In my first novel, my heroine is an ER doctor. Cool. I've done that job, so that's writing about something I know. (And NO Allison is not me, because I'm not that skinny, tormented, awesome, and I don't want kids. So there.)
There are a lot of visceral injuries throughout all of my novels because apparently I'm not "well-adjusted" or have "suppressed feelings" or something all psychological like that. (You work in rural ER's, you'll see about a thousand bizarre ways the human body can be broken, mangled, and destroyed. After duct taping that mess back together, crying, praying or hosing yourself off, it occurs -- that's good fodder for writing!)
My upcoming 3rd book features a kick-ass nurse as a heroine, so again, there's that medical aspect of verisimilitude in the novels. Ok, fine, none of the nurses I know are actually 150 years old, but I enjoy researching the history of medicine, so there's that.
But as I'm getting ready to embark on a new series, contemplating new characters, situations, occupations, and scenarios, it occurs to me that "write what you know" can only take a writer so far. In some circumstances, you should NOT write what you know. Sometimes simply making stuff up (pie maker meets speed skater, for example) is safer, if you work in certain fields.
So, as an exercise in the theatre of the ridiculous: I double dog dare you all -- try and turn these into romance novels!
#10) Postal worker meets disgruntled customer and they fall madly in….nope.
#9) Penniless feminist slam poet + ruthless and driven CEO gabillionaire. Actually, there might be promise here. Their child would produce haikus worth $50K/poem and junior would wear shabby chic clothing that goes for $500/shirt but looks "distressed".
#8) Garbage collector +….. (again, I think it's the scent, not the scenario or the type of employee -- if you do it right, the hero garbage collector could have some rockin' forearms and phenomenal stamina)
#7) Circus elephant poo scooper +….. (see above -- interesting setting but wouldn't feature this character for same reason -- scent)
#6) Disgruntled family doc who plows through hours of prior authorizations meets cost-slashing hospital CEO and a medical insurance adjustor. (It's a menage-a-trois from hell. Actually has potential in the paranormal market. The CEO will have hooves and horns and the adjustor will blow smoke up the heroine's ass as part of the three-way. Yet only one party gets screwed. Yeah.) (Uh oh. Sounds like it's time to talk to a counselor again for me. Sorry for the thinly-veiled rant.)

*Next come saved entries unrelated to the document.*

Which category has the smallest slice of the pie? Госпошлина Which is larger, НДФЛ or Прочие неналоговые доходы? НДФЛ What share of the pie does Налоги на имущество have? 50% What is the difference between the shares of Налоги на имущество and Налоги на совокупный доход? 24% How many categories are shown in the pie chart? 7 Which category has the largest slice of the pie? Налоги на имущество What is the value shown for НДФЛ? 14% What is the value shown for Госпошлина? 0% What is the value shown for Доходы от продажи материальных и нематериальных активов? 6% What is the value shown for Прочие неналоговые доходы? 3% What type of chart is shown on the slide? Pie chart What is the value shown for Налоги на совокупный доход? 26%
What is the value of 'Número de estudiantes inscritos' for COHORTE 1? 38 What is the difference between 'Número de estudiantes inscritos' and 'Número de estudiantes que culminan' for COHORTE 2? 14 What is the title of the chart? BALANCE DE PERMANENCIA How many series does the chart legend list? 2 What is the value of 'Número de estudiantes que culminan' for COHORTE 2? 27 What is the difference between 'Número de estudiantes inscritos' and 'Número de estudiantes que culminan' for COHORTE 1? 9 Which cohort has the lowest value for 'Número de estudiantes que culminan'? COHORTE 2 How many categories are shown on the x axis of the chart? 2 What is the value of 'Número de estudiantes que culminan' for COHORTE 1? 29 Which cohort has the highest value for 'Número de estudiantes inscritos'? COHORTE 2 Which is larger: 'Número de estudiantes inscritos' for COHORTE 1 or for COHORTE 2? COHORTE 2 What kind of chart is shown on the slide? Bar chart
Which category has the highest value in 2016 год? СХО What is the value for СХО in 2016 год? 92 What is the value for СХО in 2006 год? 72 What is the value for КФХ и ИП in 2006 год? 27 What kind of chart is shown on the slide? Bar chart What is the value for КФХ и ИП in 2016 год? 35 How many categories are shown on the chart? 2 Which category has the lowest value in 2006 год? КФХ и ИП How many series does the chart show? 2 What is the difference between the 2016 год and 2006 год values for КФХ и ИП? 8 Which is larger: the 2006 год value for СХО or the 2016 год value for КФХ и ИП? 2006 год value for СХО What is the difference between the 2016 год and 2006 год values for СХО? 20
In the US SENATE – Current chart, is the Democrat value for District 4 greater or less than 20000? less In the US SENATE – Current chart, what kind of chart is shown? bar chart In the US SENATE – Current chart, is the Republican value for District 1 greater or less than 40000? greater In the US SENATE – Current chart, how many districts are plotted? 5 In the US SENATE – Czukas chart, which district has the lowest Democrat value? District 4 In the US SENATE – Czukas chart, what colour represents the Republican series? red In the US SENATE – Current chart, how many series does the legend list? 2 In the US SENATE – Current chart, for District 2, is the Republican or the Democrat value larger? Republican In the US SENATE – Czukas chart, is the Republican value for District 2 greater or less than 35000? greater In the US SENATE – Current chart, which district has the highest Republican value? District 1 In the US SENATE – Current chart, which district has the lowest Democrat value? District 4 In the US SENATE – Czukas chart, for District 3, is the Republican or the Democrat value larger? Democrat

#5) Sexy mortician falls in love with.... No, no, no. First of all, when things get hot and heavy, everything's going to smell like formalin, and having lived through Gross Anatomy class, let me say that THAT particular scent is a buzz kill. (If there is erotica that features necrophilia, please never let me know. Rigor mortis is all fun and games until someone/something gets stuck. Yuck. Double yuck. Barf.)
#4) Speaking of ass, endoscopy is part of my costumed not-so-superhero day job. Not even if you pay me, will I work an impacted food bolus removal or colonoscopy into a novel. I might mention colon cancer and prevention because that's the soap box I'm currently standing on. But never ever will my H/H meet over the south end of a scope.
#3) Abattoir owner. Nope. Temple Grandin did a great nonfiction on this topic, by the way. But not romance.
#2) Octomom-type character + …… Nope. No time for romance. Would be more of a multitasking/child care how-to book.
#1) Homebound "Assassin's Creed" gamer virtually falls in love with a "Halo" player. Virtually have sex in between purchasing more ammo and lives. Virtual discussion about prenup results in someone virtually getting a grenade lobbed at him. It's like Tron, except with less spandex and helmet lights and more acne and body odor. This story could fly.